- _TEXT_
========

# Price for blockfill and paint commercial



## Paintlife (Jun 18, 2010)

What is a good rate per square ft for blockfill and paint 2 coats latex eggshell on new cmu walls. Total sq. ft of wall space is 117,000 sq. ft. Wall height is 10 ft. Job is commercial. New dorms for a local college in south MS. I am estimating this project. This is the biggest project we have priced to date. We are currently a small commercial painting company trying to take the next step. Does $1.50 per sqare ft seem about right for labor and material. It will mostly all be pump work.


----------



## NCPaint1 (Aug 6, 2009)

Whatever you think you can get. Sounds right, but around here I know its much, much less. Closer to .30/ft


----------



## Paintlife (Jun 18, 2010)

NCPaint1,

When you say .30/ft do you mean material only? That is what I figured close to material cost. this will be a competitive bid, I think maybe only 3 or 4 other guys will attempt this project. I am trying to get out from all the small jobs that are under $50,000 range. Too much competition. When you get over $50,000 dollar range on a project that is funded with government money or $100,000 for private money you have to have a state issued C.O.R. # which I have just received. This will be the 1st job out the shoot after receiving state license. Sorry about the ramble

Thanks for response.


----------



## aaron61 (Apr 29, 2007)

You are going to take on jobs this size with out knowing your own rates????
Good luck with that!


----------



## RCP (Apr 18, 2007)

Welcome to the forum, pricing questions are a touchy subject, unless you are willing to provide a lot more detail, such as your overhead, labor burden, material prices, equipment rental, etc, there is just no way to know. 

You might want to read this thread,
http://www.painttalk.com/f4/pricing-estimating-success-2779/

I'll leave this thread open, you may not get help on the price, but there are members who may wish to offer you some helpful advice.

Feel free to post an intro here as well.

Thanks


----------



## aaron61 (Apr 29, 2007)

RCP said:


> Welcome to the forum, pricing questions are a touchy subject, unless you are willing to provide a lot more detail, such as your overhead, labor burden, material prices, equipment rental, etc, there is just no way to know.
> 
> You might want to read this thread,
> http://www.painttalk.com/f4/pricing-estimating-success-2779/
> ...

========

- _THE EXERCISE_
Please give the rate per square foot that the first poster in the pricing thread suggests for labor and material.

========

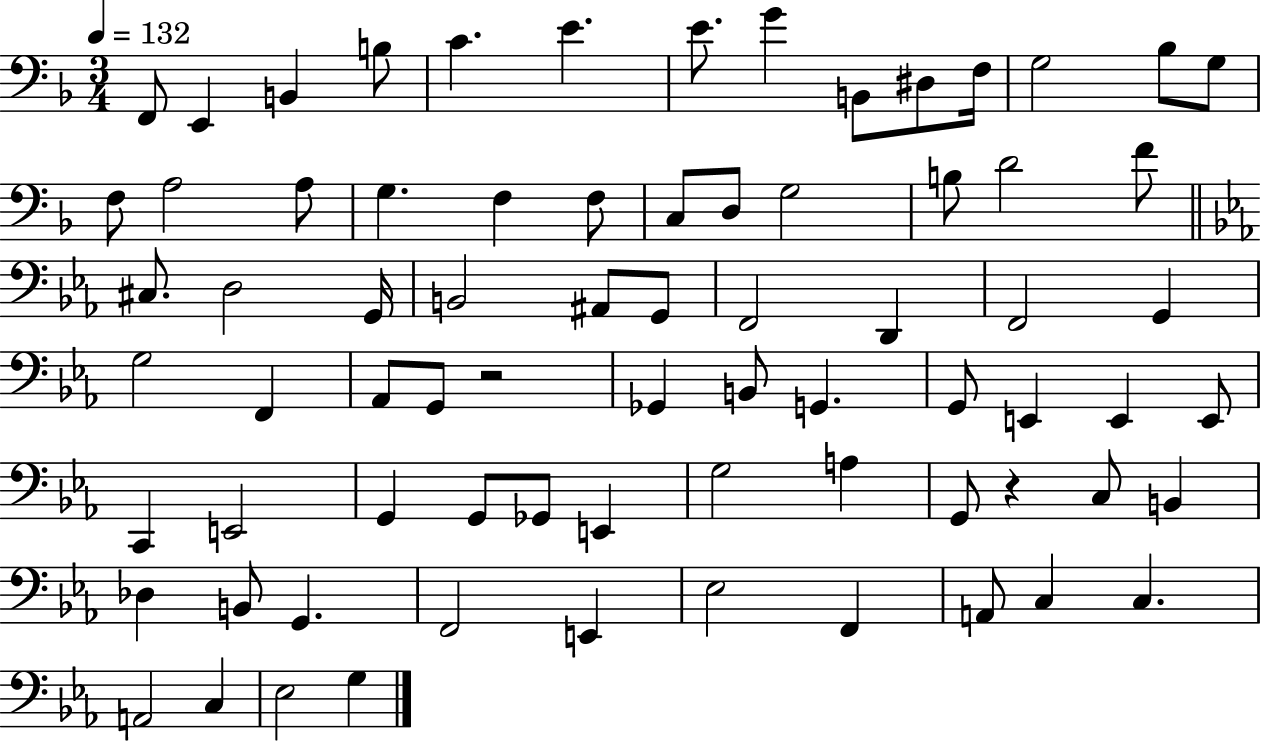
X:1
T:Untitled
M:3/4
L:1/4
K:F
F,,/2 E,, B,, B,/2 C E E/2 G B,,/2 ^D,/2 F,/4 G,2 _B,/2 G,/2 F,/2 A,2 A,/2 G, F, F,/2 C,/2 D,/2 G,2 B,/2 D2 F/2 ^C,/2 D,2 G,,/4 B,,2 ^A,,/2 G,,/2 F,,2 D,, F,,2 G,, G,2 F,, _A,,/2 G,,/2 z2 _G,, B,,/2 G,, G,,/2 E,, E,, E,,/2 C,, E,,2 G,, G,,/2 _G,,/2 E,, G,2 A, G,,/2 z C,/2 B,, _D, B,,/2 G,, F,,2 E,, _E,2 F,, A,,/2 C, C, A,,2 C, _E,2 G,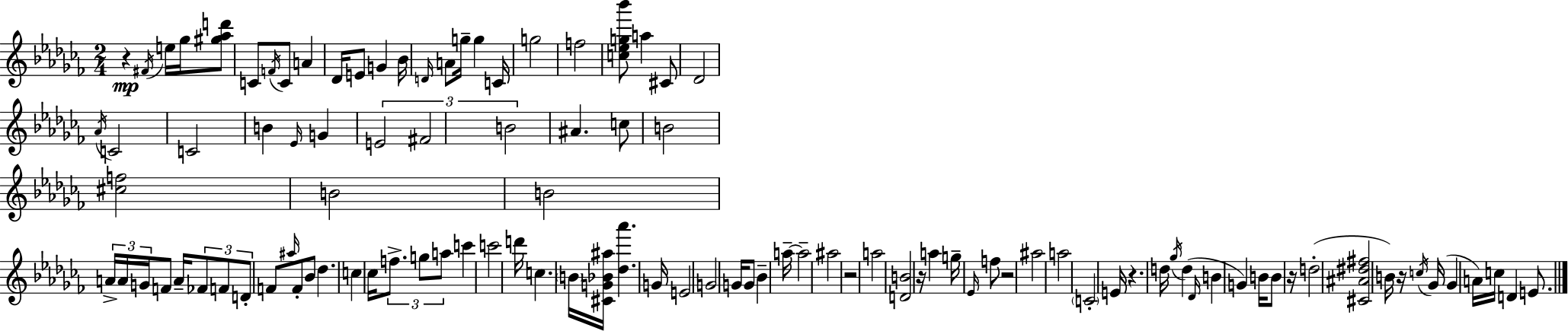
{
  \clef treble
  \numericTimeSignature
  \time 2/4
  \key aes \minor
  r4\mp \acciaccatura { fis'16 } e''16 ges''16 <gis'' aes'' d'''>8 | c'8 \acciaccatura { f'16 } c'8 a'4 | des'16 e'8 g'4 | bes'16 \grace { d'16 } a'8 g''16-- g''4 | \break c'16 g''2 | f''2 | <c'' ees'' g'' bes'''>8 a''4 | cis'8 des'2 | \break \acciaccatura { aes'16 } c'2 | c'2 | b'4 | \grace { ees'16 } g'4 \tuplet 3/2 { e'2 | \break fis'2 | b'2 } | ais'4. | c''8 b'2 | \break <cis'' f''>2 | b'2 | b'2 | \tuplet 3/2 { a'16-> a'16 g'16 } | \break f'8 a'16-- \tuplet 3/2 { fes'8 f'8 d'8-. } | f'8 \grace { ais''16 } f'8-. bes'8 | des''4. c''4 | ces''16 \tuplet 3/2 { f''8.-> g''8 | \break a''8 } c'''4 c'''2 | d'''16 c''4. | \parenthesize b'16 <cis' g' bes' ais''>16 <des'' aes'''>4. | g'16 e'2 | \break g'2 | g'16 g'8 | bes'4-- a''16--~~ a''2-- | ais''2 | \break r2 | a''2 | <d' b'>2 | r16 a''4 | \break g''16-- \grace { ees'16 } f''8 r2 | ais''2 | a''2 | \parenthesize c'2-. | \break e'16 | r4. d''16 \acciaccatura { ges''16 }( | d''4 \grace { des'16 } b'4 | g'4) b'16 b'8 | \break r16 d''2-.( | <cis' ais' dis'' fis''>2 | b'16) r16 \acciaccatura { c''16 }( ges'16 ges'4 | a'16) c''16 d'4 e'8. | \break \bar "|."
}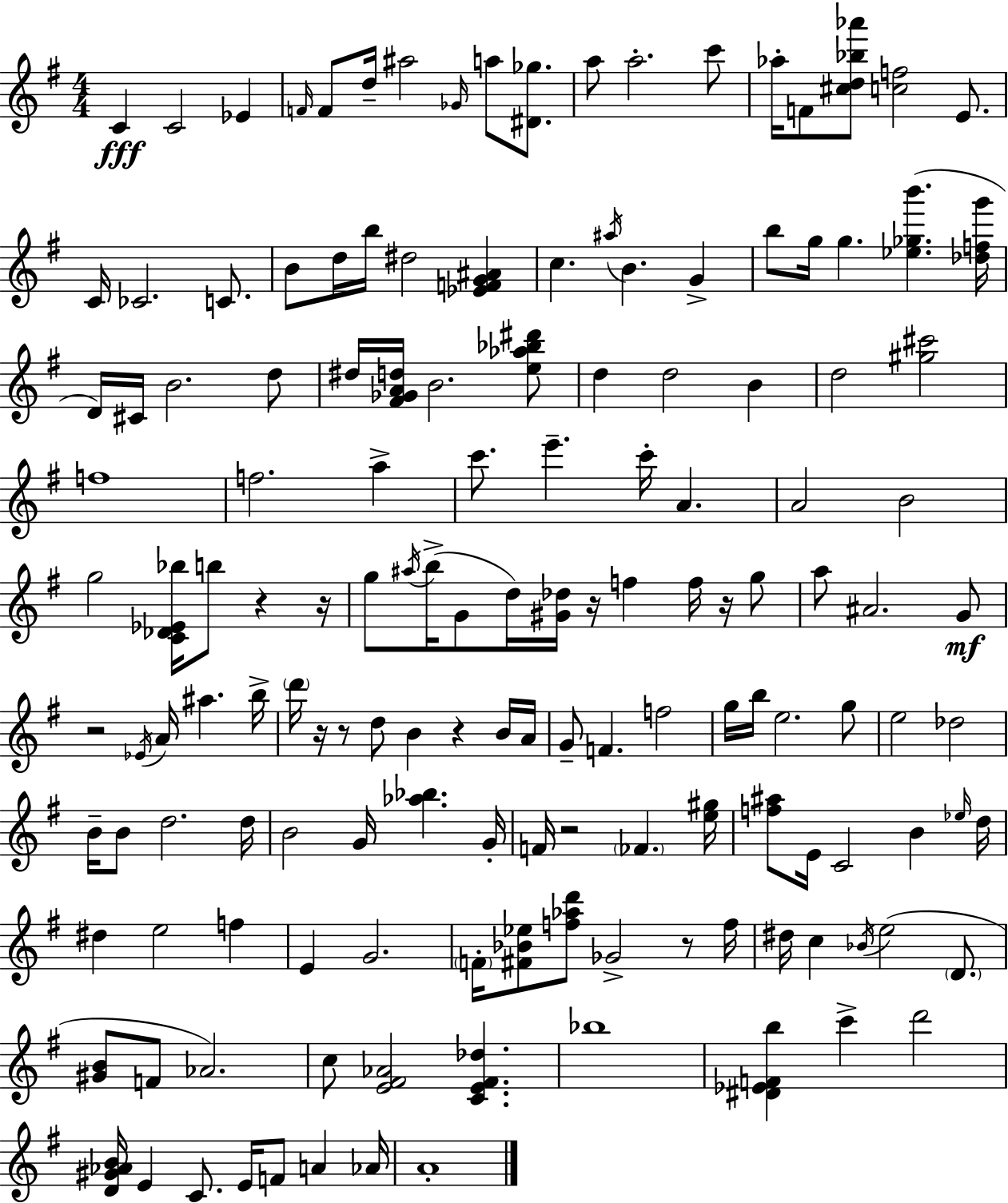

========

- _EXERCISE RESPONSE_
$1.50 per square foot.